Jean Paul Weg © Hans-Jürgen Hereth, 2023
Rollwenzelei © Hans-Jürgen Hereth, 2023
Auf Schritt und Tritt begegnet einem in der Altstadt auch der dritte Stadtheilige, Jean Paul, eigentlich Johann Paul Friedrich Richter. Er wurde in Wunsiedel 1763 als Sohn eines Kantors geboren. Die glücklichsten Tage seiner Kindheit verbrachte er, wie er in seiner Selbstlebensbeschreibung ausführt, in Joditz. Nach der Übersiedlung der Familie nach Schwarzenbach, fand Paul in einen Pfarrer einen Förderer seiner Lesegier. Paul las alles, was ihm vor die Finger kam und exzerpierte das Gelesene in Zettelkästen. Wer sich hier an Arno Schmidt erinnert fühlt, täuscht sich nicht. Die geistige Verwandtschaft ist evident. Auch die Studienjahre an der Leipziger Universität und die Rückkehr nach Hof waren mit Lesen und Schreiben ausgefüllt. Die kleinbürgerliche Welt, das beschränkte Leben mit seinen zufriedenen, dabei aber auch leidenden Menschen und vielfältige Todeserfahrungen bestimmte sein literarisches Schaffen. Am skurrilsten ist wohl die „Rede des toten Jesus Christus“ seines vergnügten Schulmeisterlein Maria Wutz.

■ **Anforderung 1**
Ziehe aus den Einträgen jede Zeile heraus, in der das Wort „located“ vorkommt.

Einträge aus einem Datensatz:
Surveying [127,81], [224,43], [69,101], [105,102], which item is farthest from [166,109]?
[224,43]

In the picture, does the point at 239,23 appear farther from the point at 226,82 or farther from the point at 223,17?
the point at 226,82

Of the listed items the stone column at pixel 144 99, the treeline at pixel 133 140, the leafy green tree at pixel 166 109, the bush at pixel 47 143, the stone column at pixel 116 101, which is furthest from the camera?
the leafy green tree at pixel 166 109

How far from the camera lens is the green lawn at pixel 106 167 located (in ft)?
==
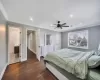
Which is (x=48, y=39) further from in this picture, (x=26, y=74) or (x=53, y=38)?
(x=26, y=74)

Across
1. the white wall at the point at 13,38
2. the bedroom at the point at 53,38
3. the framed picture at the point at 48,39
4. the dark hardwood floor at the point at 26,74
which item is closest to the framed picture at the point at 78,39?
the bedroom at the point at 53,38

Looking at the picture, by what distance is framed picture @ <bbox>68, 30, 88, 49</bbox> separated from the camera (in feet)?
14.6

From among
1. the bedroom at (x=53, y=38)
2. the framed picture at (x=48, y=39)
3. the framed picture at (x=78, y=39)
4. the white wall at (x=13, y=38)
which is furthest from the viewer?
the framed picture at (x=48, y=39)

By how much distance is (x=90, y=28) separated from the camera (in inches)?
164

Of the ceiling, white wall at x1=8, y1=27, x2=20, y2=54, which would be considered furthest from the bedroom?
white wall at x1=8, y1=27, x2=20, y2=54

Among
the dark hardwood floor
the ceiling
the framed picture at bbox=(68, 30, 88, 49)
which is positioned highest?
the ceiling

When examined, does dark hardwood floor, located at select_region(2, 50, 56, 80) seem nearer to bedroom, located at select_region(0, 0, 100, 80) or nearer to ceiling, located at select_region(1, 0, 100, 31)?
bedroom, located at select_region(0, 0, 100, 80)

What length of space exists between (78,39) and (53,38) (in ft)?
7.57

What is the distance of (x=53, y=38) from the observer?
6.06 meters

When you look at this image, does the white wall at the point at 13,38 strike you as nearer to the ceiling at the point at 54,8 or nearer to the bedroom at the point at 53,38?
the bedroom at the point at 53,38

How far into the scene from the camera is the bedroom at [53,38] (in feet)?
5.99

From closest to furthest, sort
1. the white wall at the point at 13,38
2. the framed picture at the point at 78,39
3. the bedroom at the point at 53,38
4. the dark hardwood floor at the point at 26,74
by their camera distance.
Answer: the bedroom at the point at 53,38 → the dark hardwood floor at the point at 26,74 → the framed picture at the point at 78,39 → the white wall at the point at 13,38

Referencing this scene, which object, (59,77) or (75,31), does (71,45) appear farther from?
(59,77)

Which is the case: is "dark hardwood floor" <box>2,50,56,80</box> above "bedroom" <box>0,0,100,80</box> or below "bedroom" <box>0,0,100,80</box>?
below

■ **Anforderung 2**
Liste alle Ortsnamen auf, die im Textausschnitt über Jean Paul als eigenständige Namen stehen, also nicht als Teil eines Adjektivs.

■ **Schriftliche Antwort 1**
How far from the camera lens is the green lawn at pixel 106 167 located (in ft)?
When examined, does dark hardwood floor, located at select_region(2, 50, 56, 80) seem nearer to bedroom, located at select_region(0, 0, 100, 80) or nearer to ceiling, located at select_region(1, 0, 100, 31)?
bedroom, located at select_region(0, 0, 100, 80)

■ **Schriftliche Antwort 2**
Wunsiedel, Joditz, Schwarzenbach, Hof